Depending on your goal of doing the regression, this common statement is false.

Even with multicollinearity, you get that $\hat{\beta}=(X^TX)^{-1}X^Ty$ is the solution to the OLS optimization.

Even with multicollinearity, you get that $\hat{\beta}=(X^TX)^{-1}X^Ty$ is minimum variance linear unbiased estimator from the Gauss-Markov theorem.

What the Gauss-Markov theorem requires is that the error terms not be correlated. This is commonly confused for saying that the predictors are not correlated, but that is indeed a mistake.

There can be numerical instability when you do math on a computer, particularly as you approach perfect multicollinearity ($X^TX$ is close to singular, singular in the extreme case of perfect multicollinearity or correlation of $1$ between variables), but there is no inherent problem with multicollinearity if your goal is to predict.

Where multicollinearity can hurt is when you want to do inference on the parameters, which is rarely a goal in machine learning. When you have multicollinearity, the parameter standard errors are inflated, sapping away your power to tell that they are not zero. Philosophically, it also makes it hard to attribute an effect to a particular predictor if it is correlated with others. (Imagine a hospital wanting to know if it pays its neurosurgeons as much as its heart surgeons and sees that the heart surgeons make way more but also sees that the heart surgeons have much more experience. Do they make more because of their specialty or because of their experience?)

Multicollinearity also can mean that you might be able to use a smaller amount of variables to get almost as much information as the entire set of variables.
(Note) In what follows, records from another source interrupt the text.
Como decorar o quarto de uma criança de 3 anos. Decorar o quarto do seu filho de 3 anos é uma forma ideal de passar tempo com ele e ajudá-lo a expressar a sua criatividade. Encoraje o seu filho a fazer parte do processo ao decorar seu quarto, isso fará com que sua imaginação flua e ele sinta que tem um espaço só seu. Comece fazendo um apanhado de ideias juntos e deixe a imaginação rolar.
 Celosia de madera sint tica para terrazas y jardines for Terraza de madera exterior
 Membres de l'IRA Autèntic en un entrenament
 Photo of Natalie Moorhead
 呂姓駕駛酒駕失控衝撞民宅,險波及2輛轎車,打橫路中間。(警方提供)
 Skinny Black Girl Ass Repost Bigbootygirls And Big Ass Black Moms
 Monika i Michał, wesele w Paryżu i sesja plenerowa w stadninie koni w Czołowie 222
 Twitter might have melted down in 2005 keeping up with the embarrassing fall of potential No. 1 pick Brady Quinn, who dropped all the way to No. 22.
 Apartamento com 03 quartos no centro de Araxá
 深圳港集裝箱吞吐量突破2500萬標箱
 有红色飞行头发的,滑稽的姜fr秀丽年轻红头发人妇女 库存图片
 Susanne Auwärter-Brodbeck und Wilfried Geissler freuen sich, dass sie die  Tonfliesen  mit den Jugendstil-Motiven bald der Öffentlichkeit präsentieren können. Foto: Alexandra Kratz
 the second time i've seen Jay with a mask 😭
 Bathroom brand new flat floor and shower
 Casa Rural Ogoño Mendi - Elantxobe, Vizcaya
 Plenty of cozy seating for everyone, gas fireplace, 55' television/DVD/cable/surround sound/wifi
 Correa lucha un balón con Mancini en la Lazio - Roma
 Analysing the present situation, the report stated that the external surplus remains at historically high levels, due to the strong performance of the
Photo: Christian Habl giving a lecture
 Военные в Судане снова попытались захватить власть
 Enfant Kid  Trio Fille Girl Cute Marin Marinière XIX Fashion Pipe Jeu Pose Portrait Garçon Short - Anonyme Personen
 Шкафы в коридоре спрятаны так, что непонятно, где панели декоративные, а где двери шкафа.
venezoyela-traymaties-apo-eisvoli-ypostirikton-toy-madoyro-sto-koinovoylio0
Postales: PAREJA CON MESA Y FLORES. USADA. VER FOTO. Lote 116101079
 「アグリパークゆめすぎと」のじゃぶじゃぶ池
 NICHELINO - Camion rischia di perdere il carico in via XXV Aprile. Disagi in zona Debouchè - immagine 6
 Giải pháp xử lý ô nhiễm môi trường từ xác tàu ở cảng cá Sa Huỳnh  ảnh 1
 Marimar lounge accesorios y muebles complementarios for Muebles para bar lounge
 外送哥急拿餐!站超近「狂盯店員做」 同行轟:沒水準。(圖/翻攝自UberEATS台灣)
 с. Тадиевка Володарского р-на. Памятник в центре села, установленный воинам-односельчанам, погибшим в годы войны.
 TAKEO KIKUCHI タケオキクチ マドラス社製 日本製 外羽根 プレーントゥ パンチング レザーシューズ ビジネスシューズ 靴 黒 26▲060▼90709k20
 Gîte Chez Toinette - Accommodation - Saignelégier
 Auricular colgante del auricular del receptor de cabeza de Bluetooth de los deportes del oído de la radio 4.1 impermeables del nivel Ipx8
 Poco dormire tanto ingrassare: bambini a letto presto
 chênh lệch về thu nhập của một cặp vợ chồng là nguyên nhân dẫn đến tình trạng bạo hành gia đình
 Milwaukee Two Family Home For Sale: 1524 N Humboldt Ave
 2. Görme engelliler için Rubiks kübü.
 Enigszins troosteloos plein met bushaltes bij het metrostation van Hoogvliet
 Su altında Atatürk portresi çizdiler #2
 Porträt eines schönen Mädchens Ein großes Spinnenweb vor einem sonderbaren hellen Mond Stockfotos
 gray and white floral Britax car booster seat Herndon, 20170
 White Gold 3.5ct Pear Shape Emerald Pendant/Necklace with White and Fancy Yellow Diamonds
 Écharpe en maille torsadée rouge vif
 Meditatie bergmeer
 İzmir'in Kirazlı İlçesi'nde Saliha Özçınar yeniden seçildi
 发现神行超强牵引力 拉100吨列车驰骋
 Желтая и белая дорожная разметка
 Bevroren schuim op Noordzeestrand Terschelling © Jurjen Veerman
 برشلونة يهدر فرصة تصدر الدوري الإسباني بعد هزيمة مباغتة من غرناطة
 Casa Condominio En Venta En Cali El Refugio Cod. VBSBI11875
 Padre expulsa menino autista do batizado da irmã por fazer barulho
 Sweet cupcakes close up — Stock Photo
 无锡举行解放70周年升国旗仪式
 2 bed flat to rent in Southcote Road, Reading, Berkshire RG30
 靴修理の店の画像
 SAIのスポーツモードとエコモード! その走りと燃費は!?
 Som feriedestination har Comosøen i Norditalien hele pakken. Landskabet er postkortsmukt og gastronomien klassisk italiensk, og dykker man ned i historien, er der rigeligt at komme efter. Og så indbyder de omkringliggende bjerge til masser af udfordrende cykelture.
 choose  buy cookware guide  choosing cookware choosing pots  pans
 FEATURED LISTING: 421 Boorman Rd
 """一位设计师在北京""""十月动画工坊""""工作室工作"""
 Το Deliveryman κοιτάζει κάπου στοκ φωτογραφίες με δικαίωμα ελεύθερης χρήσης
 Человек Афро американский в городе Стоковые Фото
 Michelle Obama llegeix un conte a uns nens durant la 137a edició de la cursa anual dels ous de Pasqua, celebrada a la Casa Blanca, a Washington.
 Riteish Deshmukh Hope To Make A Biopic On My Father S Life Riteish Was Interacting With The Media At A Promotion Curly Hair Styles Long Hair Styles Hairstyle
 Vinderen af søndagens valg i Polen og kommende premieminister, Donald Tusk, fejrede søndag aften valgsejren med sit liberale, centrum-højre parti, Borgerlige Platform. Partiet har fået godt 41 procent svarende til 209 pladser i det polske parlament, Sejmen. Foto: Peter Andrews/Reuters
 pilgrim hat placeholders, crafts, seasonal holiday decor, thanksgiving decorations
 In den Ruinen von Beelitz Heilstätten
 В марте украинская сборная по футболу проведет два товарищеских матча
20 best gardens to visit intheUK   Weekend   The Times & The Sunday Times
For instance, if two predictors are highly correlated, it might not be worth including both; you might be better off leaving out one for the sake of model parsimony and having fewer parameters in your regression, but that is an empirical problem and up to the model-designer’s judgment.

Getting to the full GLM framework, the Gauss-Markov theorem does not apply, but the idea remains that there is no inherent issue with multicollinearity when your goal is to predict instead of to do parameter inference, which is the typical goal in machine learning.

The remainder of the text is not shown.